→ **ENUNCIADO 1**
Pasa a una lista JSON de cadenas el tramo de los registros que va desde la línea que contiene "Of the green" hasta la que contiene "Answer: the point", ambas incluidas. Pon una cadena por línea y deja fuera las líneas en blanco.

→ **FRAGMENTO**
****

Seguramente todos vosotros os habréis dado cuenta de que los motoristas y los camioneros se comportan de una forma ligeramente distinta en la carretera, como si fueran un colectivo exclusivo, como si fueran una banda, como si entre ellos existiera una complicidad especial que se nos escapa al resto de los mortales: los camioneros suelen hacerse luces y los motoristas, saludarse extendiendo dos dedos de la mano.
En un mundo de frío metal y asfalto, estos pequeños instantes parece que uno le reconcilian con la humanidad. Entre los conductores de turismos también se produce: uno quiere incorporarse a la vía y aguarda esperando que la vía quede libre, y de repente el que nos va a cruzar se detiene y nos hace luces, o incluso nos lanza una mirada significativa o nos hace un gesto con la mano, y nos deja cruzar primero a nosotros… y nos sentimos embargados de calor humano.
¿Por qué se producen estos momentos y resultan tan especiales? ¿Sólo es porque la vida en el tráfico suele ser anónima u ocurre algo más?
Jay Phelan, biólogo evolutivo, tiene una posible respuesta:
Evolucionamos en un mundo en que había unas cien personas en el grupo del que formábamos parte. Teníamos una relación continua con todas las personas a las que veíamos. (...) Lo que pasa con el tráfico es que, aunque estemos conduciendo por los Ángeles con centenares de miles de congéneres anónimos, en nuestros antiguos cerebros todavía somos Pedros Picapiedra (aunque no conduzcamos con los pies), habitantes aún de nuestra pequeña aldea prehistórica. De modo que, cuando alguien nos hace algún favor por el camino, lo procesamos como “caramba, ahora tengo un aliado”. El cerebro lo codifica como el principio de una relación recíproca a largo plazo.
Esto ocurre aunque sepamos a ciencia cierta de que la posibilidad de que nos reencontremos con ese conductor en el futuro es infinitesimal. Pero eso no lo concibe nuestro cerebro más primitivo.

****

→ **REGISTROS EXTRAÍDOS**
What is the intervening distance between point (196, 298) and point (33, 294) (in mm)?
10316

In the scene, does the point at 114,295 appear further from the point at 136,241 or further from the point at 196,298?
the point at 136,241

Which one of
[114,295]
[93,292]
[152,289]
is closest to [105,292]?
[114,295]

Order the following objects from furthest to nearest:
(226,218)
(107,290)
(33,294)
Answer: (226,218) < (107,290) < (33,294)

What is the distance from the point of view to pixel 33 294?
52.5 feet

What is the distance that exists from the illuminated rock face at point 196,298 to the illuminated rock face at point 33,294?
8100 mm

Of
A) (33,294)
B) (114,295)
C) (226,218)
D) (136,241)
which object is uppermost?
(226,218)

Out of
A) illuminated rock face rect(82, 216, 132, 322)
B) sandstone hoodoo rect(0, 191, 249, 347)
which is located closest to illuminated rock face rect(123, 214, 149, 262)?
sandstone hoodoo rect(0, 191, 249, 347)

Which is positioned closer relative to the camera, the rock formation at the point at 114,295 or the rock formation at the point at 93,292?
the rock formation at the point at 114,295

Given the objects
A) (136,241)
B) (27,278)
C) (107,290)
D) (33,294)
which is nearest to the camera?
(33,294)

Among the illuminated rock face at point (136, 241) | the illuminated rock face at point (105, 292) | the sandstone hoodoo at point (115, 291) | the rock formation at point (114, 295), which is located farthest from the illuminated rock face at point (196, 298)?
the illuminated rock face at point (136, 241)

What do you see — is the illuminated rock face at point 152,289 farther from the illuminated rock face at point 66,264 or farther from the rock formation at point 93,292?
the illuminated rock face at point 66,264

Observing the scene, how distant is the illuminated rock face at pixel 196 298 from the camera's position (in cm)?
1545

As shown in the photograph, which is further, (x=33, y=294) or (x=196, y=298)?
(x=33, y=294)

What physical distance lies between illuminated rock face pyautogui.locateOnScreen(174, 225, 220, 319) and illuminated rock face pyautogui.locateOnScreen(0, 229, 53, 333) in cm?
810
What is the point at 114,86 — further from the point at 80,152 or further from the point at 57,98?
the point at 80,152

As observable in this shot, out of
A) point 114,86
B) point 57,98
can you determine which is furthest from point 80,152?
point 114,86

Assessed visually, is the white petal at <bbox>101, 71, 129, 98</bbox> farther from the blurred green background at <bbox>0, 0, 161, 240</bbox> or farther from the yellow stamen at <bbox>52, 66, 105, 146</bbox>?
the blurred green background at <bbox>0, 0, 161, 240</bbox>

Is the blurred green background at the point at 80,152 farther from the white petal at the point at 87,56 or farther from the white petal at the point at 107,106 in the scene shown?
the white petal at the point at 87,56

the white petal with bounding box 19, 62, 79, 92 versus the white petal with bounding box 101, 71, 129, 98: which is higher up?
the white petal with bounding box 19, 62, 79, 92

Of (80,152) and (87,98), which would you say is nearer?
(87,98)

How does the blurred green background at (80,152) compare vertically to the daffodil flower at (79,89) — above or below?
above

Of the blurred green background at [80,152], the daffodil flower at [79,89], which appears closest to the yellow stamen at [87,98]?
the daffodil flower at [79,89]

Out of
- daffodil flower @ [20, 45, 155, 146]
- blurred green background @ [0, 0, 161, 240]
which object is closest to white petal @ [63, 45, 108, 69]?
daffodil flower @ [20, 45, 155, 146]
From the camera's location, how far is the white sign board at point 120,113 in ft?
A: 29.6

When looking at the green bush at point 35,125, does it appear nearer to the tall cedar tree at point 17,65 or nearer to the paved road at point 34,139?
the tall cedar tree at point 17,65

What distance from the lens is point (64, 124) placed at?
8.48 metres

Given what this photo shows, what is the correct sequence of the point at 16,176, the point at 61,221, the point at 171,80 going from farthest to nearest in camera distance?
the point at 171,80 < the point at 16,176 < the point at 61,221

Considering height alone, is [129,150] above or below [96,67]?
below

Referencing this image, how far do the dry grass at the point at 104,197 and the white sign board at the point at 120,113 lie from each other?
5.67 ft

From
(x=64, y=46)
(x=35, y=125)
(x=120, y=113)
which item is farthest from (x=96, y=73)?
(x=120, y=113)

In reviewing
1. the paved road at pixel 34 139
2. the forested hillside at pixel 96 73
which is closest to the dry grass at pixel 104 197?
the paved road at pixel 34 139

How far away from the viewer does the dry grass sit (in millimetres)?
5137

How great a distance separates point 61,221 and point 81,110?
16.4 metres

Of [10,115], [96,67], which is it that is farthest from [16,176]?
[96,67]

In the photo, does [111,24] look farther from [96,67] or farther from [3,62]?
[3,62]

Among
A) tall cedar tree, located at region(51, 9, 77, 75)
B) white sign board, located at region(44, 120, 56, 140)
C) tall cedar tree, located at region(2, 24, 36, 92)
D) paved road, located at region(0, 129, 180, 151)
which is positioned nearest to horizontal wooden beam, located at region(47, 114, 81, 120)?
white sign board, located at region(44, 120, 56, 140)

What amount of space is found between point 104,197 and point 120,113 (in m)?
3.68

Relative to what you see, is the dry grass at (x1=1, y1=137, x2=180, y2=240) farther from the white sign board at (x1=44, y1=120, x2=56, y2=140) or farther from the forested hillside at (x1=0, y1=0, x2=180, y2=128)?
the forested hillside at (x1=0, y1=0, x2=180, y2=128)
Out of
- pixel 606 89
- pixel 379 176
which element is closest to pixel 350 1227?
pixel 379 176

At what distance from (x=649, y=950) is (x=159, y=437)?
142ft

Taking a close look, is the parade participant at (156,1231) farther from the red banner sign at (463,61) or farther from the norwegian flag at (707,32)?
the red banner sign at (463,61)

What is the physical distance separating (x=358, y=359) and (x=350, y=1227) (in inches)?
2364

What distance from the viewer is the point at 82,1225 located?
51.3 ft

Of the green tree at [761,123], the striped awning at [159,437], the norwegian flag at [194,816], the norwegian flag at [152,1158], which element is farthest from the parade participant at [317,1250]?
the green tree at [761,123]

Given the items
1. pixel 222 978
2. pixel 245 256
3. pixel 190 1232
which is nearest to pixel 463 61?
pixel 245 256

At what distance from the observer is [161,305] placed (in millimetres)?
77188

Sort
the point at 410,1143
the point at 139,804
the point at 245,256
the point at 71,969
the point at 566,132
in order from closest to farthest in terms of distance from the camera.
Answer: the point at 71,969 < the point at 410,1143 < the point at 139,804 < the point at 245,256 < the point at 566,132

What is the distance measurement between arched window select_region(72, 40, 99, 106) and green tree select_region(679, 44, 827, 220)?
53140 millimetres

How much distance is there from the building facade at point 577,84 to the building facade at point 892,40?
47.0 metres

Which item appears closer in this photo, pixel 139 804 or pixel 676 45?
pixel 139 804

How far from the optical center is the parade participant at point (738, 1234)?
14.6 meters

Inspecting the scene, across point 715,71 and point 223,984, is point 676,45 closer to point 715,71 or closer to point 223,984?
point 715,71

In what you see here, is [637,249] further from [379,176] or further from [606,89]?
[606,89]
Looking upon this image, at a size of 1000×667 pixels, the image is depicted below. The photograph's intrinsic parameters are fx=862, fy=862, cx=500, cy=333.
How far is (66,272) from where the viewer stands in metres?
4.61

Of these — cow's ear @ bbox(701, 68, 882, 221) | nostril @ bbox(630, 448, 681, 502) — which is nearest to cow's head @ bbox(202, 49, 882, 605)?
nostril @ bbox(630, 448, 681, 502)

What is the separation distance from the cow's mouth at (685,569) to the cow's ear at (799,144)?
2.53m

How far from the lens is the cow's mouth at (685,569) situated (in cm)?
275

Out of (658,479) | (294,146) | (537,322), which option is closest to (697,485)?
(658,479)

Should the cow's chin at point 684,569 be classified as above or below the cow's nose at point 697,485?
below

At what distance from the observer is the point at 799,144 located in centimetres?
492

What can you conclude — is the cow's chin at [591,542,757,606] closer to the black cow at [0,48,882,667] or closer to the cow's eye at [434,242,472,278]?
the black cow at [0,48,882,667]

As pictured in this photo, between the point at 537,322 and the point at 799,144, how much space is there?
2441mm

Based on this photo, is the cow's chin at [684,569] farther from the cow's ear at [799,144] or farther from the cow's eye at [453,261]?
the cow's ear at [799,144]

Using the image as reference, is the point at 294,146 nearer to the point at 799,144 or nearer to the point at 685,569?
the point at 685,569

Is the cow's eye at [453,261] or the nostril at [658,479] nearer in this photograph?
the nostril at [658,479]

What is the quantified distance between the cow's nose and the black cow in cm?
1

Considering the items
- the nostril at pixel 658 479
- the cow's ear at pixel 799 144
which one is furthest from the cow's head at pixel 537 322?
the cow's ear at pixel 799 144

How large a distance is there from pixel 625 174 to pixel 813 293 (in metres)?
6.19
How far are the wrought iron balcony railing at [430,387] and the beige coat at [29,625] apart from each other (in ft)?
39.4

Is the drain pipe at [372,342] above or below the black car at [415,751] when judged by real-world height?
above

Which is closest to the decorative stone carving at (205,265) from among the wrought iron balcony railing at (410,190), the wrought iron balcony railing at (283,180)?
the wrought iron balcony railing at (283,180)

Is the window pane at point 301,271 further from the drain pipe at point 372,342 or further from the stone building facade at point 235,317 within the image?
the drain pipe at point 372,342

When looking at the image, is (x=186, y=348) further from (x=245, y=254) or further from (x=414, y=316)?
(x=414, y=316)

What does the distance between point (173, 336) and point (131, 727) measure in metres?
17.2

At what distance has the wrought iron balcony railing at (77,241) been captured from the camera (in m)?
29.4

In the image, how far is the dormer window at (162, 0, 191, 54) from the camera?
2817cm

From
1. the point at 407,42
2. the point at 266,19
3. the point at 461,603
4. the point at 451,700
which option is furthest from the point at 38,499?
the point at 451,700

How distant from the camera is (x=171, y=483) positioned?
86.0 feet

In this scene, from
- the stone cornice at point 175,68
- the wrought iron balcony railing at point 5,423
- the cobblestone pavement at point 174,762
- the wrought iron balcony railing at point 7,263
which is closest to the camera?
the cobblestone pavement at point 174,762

****

→ **ENUNCIADO 2**
Reproduce sin cambiar nada el tramo del fragmento que va desde "En un mundo de" hasta "de calor humano.".

→ **SOLUCIÓN ESCRITA 1**
[
  "Of the green tree at [761,123], the striped awning at [159,437], the norwegian flag at [194,816], the norwegian flag at [152,1158], which element is farthest from the parade participant at [317,1250]?",
  "the green tree at [761,123]",
  "Given the items",
  "1. pixel 222 978",
  "2. pixel 245 256",
  "3. pixel 190 1232",
  "which is nearest to pixel 463 61?",
  "pixel 245 256",
  "At what distance from the observer is [161,305] placed (in millimetres)?",
  "77188",
  "Sort",
  "the point at 410,1143",
  "the point at 139,804",
  "the point at 245,256",
  "the point at 71,969",
  "the point at 566,132",
  "in order from closest to farthest in terms of distance from the camera.",
  "Answer: the point at 71,969 < the point at 410,1143 < the point at 139,804 < the point at 245,256 < the point at 566,132"
]

→ **SOLUCIÓN ESCRITA 2**
En un mundo de frío metal y asfalto, estos pequeños instantes parece que uno le reconcilian con la humanidad. Entre los conductores de turismos también se produce: uno quiere incorporarse a la vía y aguarda esperando que la vía quede libre, y de repente el que nos va a cruzar se detiene y nos hace luces, o incluso nos lanza una mirada significativa o nos hace un gesto con la mano, y nos deja cruzar primero a nosotros… y nos sentimos embargados de calor humano.